CANTON  The Canton Museum of Art presented its 28th annual Stark County High School Art Exhibit. The artworks from students from schools all over the county was on view March 20 through April 7, 2019, in the Museum’s lower galleries. The exhibit is a judged show and more than $5,500 was awarded in scholarships to first, second and third place winners.
Two Jackson High School seniors placed in this year’s show. Shanglan Li placed second with her piece called "Chirality" and Mary Visco received an honorable mention for her piece titled "Dreams:Victoria." Shanglan received $1,900 in scholarship money and Mary received a scholarship to attend classes at CMA’s School of Art.

The Stark County High School Art Exhibition is platform for aspiring, teenage artists to have their work exhibited in a museum setting. All pieces presented were original works created as part of each participating school’s curriculum and chosen by the school’s art instructor. Works are judged on both originality and technical ability.

Visual art teacher at Jackson High School, Lisa Ayres Surber, said that Jackson students have submitted works for a number of years to the prestigious show.

“We were able to submit up to 10 pieces and we submitted 10 pieces,” Ayres Surber said. “I’m super proud of both of the art students who placed this year. Shanglan’s piece was unique because she did something in metal smithing for making jewelry which is different for high school art students.”

She said she has taught both students since the eighth grade and and said, “It’s been fun to see their growth as artists.”

Li described her piece as a crystal placed between two pieces of metal. The top piece had holes in it so the “crystal could peak out.”

“It has a 3D element to it, I think it’s simplistic with a certain element of charm, all of my pieces incorporate natural form and organic elements," she said.

Li said it was amazing being in the show and she thought she placed second in the show because, “I take pride in my work because there isn’t much metal smithing around the area and I bring uniqueness and originalty to my work.”

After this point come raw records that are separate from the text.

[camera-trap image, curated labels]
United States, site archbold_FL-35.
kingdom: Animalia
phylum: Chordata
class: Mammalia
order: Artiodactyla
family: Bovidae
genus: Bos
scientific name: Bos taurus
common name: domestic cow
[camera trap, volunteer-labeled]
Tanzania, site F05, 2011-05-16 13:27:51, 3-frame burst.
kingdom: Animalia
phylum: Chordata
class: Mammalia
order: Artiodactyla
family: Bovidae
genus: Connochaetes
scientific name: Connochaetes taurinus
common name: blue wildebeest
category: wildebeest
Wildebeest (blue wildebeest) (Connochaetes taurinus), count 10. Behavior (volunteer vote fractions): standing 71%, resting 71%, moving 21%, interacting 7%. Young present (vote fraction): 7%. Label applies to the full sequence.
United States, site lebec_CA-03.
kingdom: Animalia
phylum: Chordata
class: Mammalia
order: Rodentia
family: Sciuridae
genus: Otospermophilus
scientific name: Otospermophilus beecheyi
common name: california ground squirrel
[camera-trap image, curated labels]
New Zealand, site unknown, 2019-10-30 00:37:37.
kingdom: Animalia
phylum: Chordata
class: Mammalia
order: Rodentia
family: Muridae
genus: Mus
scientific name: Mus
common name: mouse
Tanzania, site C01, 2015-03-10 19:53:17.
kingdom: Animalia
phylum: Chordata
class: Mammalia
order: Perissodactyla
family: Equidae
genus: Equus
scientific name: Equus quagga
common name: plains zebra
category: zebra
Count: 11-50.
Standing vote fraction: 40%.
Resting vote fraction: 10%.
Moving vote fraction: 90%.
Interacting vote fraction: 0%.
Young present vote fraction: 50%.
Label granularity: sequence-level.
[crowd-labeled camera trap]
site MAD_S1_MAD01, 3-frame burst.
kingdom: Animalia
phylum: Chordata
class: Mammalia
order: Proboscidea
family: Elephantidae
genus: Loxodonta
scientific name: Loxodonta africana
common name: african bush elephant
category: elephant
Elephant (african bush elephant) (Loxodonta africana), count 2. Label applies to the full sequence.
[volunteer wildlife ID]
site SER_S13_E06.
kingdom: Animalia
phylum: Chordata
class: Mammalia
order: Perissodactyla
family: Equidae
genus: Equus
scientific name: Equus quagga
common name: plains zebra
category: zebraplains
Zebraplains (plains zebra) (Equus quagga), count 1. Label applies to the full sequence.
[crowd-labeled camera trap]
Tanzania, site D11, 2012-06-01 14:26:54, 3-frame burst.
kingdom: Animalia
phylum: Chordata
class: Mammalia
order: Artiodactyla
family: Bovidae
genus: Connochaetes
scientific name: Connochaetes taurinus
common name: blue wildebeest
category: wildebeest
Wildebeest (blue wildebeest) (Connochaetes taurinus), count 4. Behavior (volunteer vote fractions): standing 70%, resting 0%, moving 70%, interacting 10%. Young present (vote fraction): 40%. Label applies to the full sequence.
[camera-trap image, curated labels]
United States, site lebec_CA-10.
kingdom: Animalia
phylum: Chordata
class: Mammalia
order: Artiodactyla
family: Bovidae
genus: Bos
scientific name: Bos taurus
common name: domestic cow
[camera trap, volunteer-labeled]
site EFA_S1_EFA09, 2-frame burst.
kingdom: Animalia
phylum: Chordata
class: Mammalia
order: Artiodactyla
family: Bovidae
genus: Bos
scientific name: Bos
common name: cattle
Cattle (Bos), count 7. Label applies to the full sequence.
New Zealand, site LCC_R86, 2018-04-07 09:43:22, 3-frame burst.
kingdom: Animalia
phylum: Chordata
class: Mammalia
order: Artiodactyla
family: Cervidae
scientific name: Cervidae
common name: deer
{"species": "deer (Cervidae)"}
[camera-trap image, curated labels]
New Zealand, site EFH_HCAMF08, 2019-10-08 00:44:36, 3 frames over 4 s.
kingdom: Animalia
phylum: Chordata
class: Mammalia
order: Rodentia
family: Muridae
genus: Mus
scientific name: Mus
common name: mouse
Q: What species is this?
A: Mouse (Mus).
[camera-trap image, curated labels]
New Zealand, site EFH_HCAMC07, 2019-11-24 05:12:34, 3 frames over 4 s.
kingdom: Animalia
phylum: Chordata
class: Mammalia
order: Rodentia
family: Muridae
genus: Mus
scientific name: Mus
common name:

Li is planning on attending college but hasn’t decided on a major. She said she will continue to dabble in metal smithing.

Visco created a series of works centered on the dreams of her friends. The piece that won Honoable Mention was based on her friend Victoria’s dream of being on a beach. She titled the piece Dreams: Victoria.

She believes the piece stood out because, “I try to pay special attention to details like the ripples in her shirt and the facial expression which looks like she is daydreaming.”

Visco is happy to have the chance to attend the art classes at CMA and is planning to take an oil painting class this summer. She is thinking of majoring in art in college possibly going into gallery or illustration type work.

“This was an awesome experience exhibiting in the CMA. I’ve been through the museum many times to view works by professional artists before and to know that my art was displayed in the same area as the professionals was an amazing opportunity,” Mary said.

More than 100 pieces were on display from school districts from around the county. There was an awards ceremony held on April 6 when more than $5,500 in college financial awards were presented to the First, Second and Third Place. Ten  honorable mention awards were also presented, with each winner receiving a scholarship for classes with the CMA’s School of Art.